# JOB
Can you arrange the lines as a Markdown table with the columns Row and Line, starting with the line containing "Within this photographed" and going on through the line containing "which item is", skipping blank lines? Include only those items.

* Begin RECORDS SHOWN *

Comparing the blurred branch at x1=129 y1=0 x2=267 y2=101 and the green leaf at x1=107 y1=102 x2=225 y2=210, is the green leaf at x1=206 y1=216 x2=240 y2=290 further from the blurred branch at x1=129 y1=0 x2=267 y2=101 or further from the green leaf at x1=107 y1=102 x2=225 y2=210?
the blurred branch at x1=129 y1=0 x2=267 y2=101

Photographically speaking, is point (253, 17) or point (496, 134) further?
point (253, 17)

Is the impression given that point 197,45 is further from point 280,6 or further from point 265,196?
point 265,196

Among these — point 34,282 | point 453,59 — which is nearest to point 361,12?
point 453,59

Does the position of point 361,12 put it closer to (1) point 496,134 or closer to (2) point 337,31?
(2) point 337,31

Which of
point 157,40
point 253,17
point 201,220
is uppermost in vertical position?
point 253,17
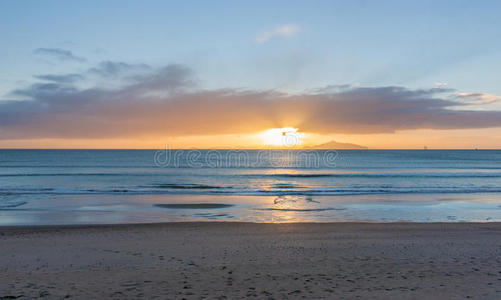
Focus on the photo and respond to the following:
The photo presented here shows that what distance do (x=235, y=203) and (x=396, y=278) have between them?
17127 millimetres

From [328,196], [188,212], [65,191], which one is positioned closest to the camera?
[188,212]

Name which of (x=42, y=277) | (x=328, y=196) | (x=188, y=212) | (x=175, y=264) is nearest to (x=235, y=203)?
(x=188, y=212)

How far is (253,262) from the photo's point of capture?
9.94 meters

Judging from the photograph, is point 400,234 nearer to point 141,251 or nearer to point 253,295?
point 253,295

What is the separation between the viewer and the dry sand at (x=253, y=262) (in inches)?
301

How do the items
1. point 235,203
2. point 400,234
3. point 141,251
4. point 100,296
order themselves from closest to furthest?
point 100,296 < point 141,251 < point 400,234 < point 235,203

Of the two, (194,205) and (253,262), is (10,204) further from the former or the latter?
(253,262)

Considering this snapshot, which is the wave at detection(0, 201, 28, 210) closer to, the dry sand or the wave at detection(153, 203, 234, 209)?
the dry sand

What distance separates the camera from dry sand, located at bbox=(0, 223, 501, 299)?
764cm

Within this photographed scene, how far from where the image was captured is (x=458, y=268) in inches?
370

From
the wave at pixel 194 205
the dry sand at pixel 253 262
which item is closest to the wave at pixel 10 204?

* End RECORDS SHOWN *
* Begin RECORDS SHOWN *

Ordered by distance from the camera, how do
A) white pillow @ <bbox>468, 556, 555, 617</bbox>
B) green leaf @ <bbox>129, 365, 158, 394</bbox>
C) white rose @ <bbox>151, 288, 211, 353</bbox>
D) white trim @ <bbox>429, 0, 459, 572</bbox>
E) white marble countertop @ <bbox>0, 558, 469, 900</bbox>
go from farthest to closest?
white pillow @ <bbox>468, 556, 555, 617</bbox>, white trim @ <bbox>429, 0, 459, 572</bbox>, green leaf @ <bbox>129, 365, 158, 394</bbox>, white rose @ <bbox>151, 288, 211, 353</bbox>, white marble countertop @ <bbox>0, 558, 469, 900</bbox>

* End RECORDS SHOWN *

# RESPONSE TO THE EXERCISE
| Row | Line |
|---|---|
| 1 | Within this photographed scene, how far from where the image was captured is (x=458, y=268) in inches? |
| 2 | 370 |
| 3 | From |
| 4 | the wave at pixel 194 205 |
| 5 | the dry sand at pixel 253 262 |
| 6 | which item is closest to the wave at pixel 10 204? |